That was the year Stevie dug a mudbath for the elephant. The hot days started in early May and I remember there not being any rain until August, although that’s possibly a false memory. The elephant was in his enclosure and getting frustrated with the heat bouncing off the concrete all round him, and this wasn’t Africa, it wasn’t even the south of England, it was Scotland. We took turns at playing a hose on him but his skin dried out a few minutes after you stopped, and these cracks were appearing, sore-looking, like the cracks of a dried-out riverbed. So Stevie spent four days digging a pit in the monkey section, a two-hundred-yard run from where the elephant was kept. We had to get clearance from the big man because theoretically it was dangerous letting the elephant loose, there were cars coming through that he could have charged or just decided to sit on, but the big man said, ‘On you go,’ so we went.

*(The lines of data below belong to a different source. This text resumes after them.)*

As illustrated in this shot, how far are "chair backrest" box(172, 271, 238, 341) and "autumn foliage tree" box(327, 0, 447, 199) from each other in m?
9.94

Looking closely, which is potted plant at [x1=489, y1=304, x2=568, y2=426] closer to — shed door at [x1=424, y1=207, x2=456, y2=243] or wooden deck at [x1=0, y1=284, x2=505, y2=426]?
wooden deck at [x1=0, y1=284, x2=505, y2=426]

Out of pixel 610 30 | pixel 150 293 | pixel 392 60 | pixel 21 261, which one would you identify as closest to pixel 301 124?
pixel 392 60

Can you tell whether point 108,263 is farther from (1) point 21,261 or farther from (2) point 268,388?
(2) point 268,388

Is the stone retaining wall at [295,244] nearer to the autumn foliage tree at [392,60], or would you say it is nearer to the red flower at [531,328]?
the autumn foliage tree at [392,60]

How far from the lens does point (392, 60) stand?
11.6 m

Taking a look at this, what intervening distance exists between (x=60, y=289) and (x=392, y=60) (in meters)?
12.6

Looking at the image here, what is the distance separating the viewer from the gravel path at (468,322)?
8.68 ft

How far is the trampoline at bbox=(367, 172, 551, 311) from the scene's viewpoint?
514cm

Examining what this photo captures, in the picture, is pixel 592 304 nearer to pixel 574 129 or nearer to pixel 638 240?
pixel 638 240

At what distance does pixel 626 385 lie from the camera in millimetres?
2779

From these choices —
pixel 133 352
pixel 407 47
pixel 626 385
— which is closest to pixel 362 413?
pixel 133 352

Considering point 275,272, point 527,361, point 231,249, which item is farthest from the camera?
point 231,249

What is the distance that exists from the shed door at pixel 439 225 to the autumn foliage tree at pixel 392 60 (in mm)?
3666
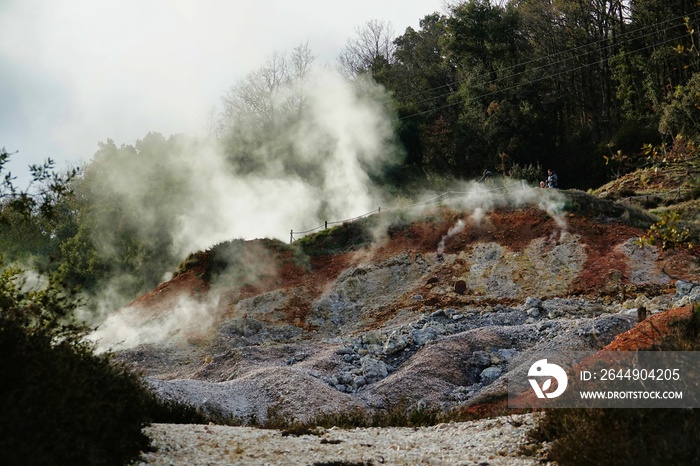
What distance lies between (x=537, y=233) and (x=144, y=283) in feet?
92.4

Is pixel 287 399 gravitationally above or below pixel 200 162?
below

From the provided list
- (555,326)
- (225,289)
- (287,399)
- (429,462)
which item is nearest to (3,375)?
(429,462)

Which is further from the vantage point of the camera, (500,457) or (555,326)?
(555,326)

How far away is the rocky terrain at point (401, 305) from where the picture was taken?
15.9 meters

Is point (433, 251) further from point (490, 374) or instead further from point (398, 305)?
point (490, 374)

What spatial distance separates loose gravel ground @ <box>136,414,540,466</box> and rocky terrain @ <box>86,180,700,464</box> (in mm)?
2929

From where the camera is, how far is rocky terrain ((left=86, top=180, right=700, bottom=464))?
1595 cm

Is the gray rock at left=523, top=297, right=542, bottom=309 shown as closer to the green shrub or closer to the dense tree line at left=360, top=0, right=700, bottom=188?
the green shrub

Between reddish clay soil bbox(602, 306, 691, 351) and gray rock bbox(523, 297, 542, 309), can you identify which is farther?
gray rock bbox(523, 297, 542, 309)

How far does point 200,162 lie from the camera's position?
52.2 metres

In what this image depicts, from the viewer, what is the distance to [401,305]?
2512cm

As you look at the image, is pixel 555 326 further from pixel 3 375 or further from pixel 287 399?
pixel 3 375

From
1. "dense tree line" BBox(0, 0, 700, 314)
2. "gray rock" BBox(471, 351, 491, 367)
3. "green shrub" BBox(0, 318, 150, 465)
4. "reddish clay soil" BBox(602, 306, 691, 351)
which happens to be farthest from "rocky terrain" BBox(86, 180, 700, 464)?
"dense tree line" BBox(0, 0, 700, 314)

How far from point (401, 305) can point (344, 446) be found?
14.8 m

The day came when we opened the gate and took him down the road to the monkey section, Stevie running ahead and me coming behind in the Land Rover with the lights on so the elephant wouldn’t think twice about stopping. Stevie led him to the mudbath and that elephant went in like a diving submarine, covering himself in the cooling, healing mud and trumpeting with pleasure. We fitted the hose to a nearby standpipe and kept the bath topped up and I’ll tell you, I’ve seen a lot of things, but I’ve never seen an animal so obviously, deliriously happy.
Later that day we ran him back to the enclosure, and he went without a fuss, and the next day we took him to the bath again, and every day for the rest of that summer till the weather broke. He used to sprint down there, like a child on a beach heading for the sea. It was a crime really, keeping such a beast in captivity, but Stevie made life better for him that summer at least. He was a good man, Stevie. You only had to see what he did for the elephant to know that.